JENNY KIEFER: Crafting for Sinners releases on October 7, and should have exciting things coming up soon like a cover reveal and reviews. I also have a story in The Rack Vol. II sometime later this year. I have some inklings for a third novel and some other secret projects I’ll be working on.

ZIN E. ROCKLYN: I’m working on my second novella, a short story collection, and short stories in general, all in horror this time.

MAE MURRAY: I’ve had a pretty stressful few years, both personally and professionally, so right now I am dialing things back and learning to find joy in writing and the daily task of living again. The political climate doesn’t make it easy. I hope to start querying and become agented at some point. On the horizon, I have plans for a vampire novel and a grief-horror novella, but everything is in early stages.

FRIDAY ELLIOTT: Tea work keeps me very busy, so my writing is pretty slow-going. I have three writing projects on my bench bringing me great joy and inspiration, and to be perfectly honest I have no idea when they’ll be finished! One is a short story collection framed as a history of California through horror bites. The next is a full-length novel (or maybe a novella?) in a “Teeth meets Black Swan meets The Fly” kind of vein. The third is a melancholia novel-in-vignettes set in a small mining town during the gold rush in which the dead don’t stay asleep.
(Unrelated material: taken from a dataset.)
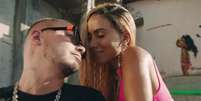 Veja Rebola Bola clipe de Anitta J Balvin e Tropikillaz  Foto: O Fuxico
They all thrill me, and I sure hope to finish and share them at some point in the next year or two. In the meantime, I’m putting out short stories, flash fiction, and “screams of consciousness” blog posts on my personal site at fridayelliott.com!

SONORA TAYLOR: I’m working on my next novel. I have no upcoming releases just yet, but you can follow along with what I’m doing on my website.

CYNTHIA GÓMEZ: I’ve got a flash piece coming up in Nightmare, one of my bucket list publications, and I’m so excited about it. But what’s really fun is coming next year; I have a novella coming out called Muñeca, and it’s about a working-class witch who sets out to rescue a bespelled heiress to Spanish colonial wealth, and loses control of her powers and her heart in the process. It’s got queer found family, colorism, class hatred, and a little window into 1968 Oakland.

And that’s our roundtable interview series for Women in Horror Month 2025! Tremendous thanks to our amazing women authors for being part of this!

Happy reading, and happy Women in Horror Month!